New genetics research on silkworms has found a mutation in a protein responsible for silk color. By manipulating that gene, silkworms might be engineered to spin custom-colored silks.
Silkworms make silk. That much you knew. But did you know that these industrious little caterpillars can spin silk of different colors: white, yellow, pink, even green. Silkworms get the pigments they use to color their gossamer product from mulberry leaves, the only food they eat. They then use the silk to make themselves some seriously comfy cocoons.

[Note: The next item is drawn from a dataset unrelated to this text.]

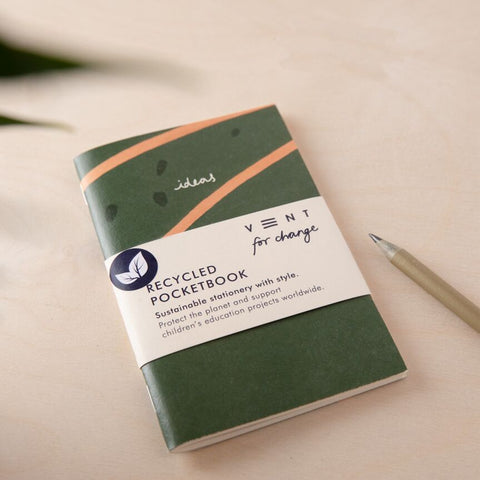 Pocketbook Mini Ideas- Recycled Plain Paper
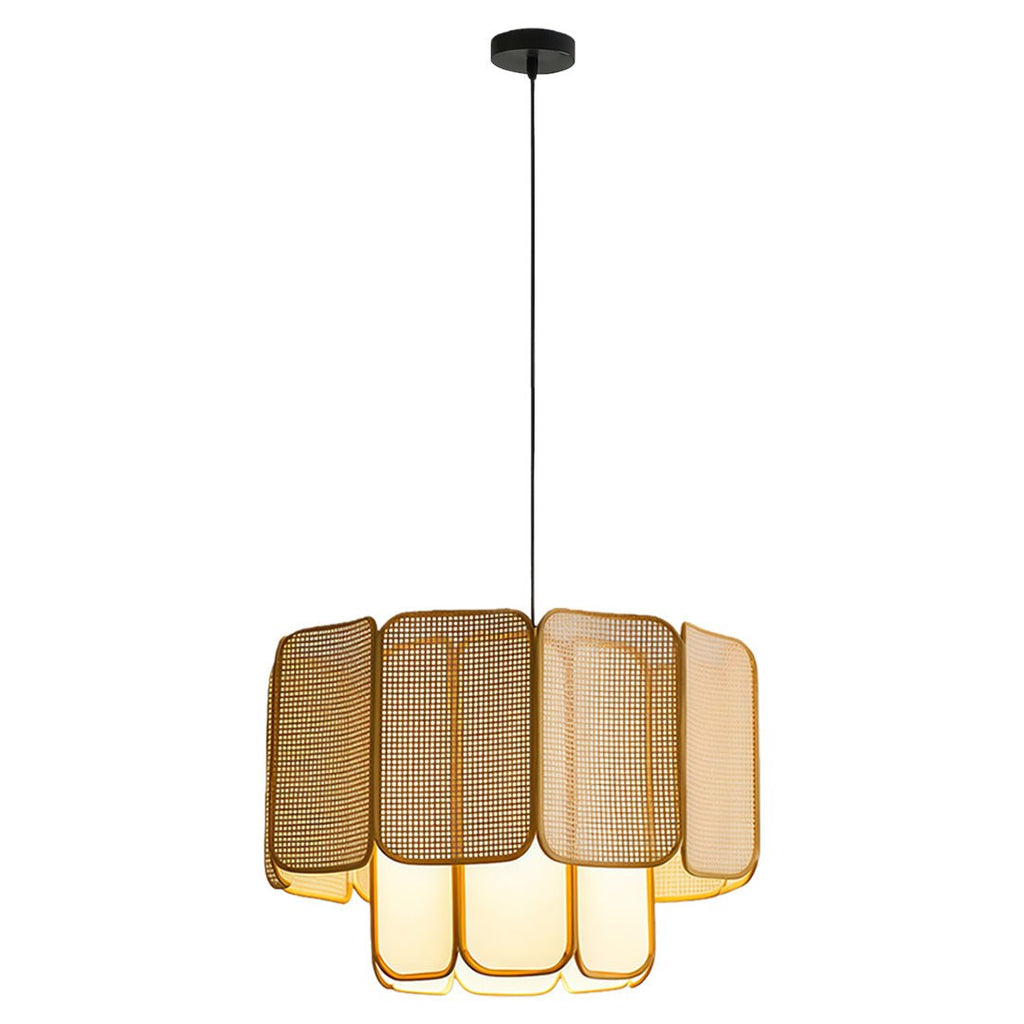 Kyoto Bamboo Rattan Pendant (16"–32") - LivingLX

Some mutant silkworms can only make white cocoons. These monochromatic characters have a mutation in a gene called Y…which stands for Yellow Blood. They don’t absorb the yellow-colored carotenoids from mulberry leaves, so their blood is colorless and their cocoons are white. This week, scientists from Japan announce that the Y gene produces a protein that grabs onto carotenoids. This protein allows cells in the gut to extract the yellow pigment from mulberry leaves…and cells in the silk gland to take it up from the blood.
By providing mutant silkworms with a good copy of the Y gene, the scientists were able to restore their ability to make yellow cocoons. Such genetic manipulations might someday allow researchers to engineer silkworms that make custom-colored silk. And with a little extra tweaking, maybe they could get the worms to monogram your silk PJ’s as well.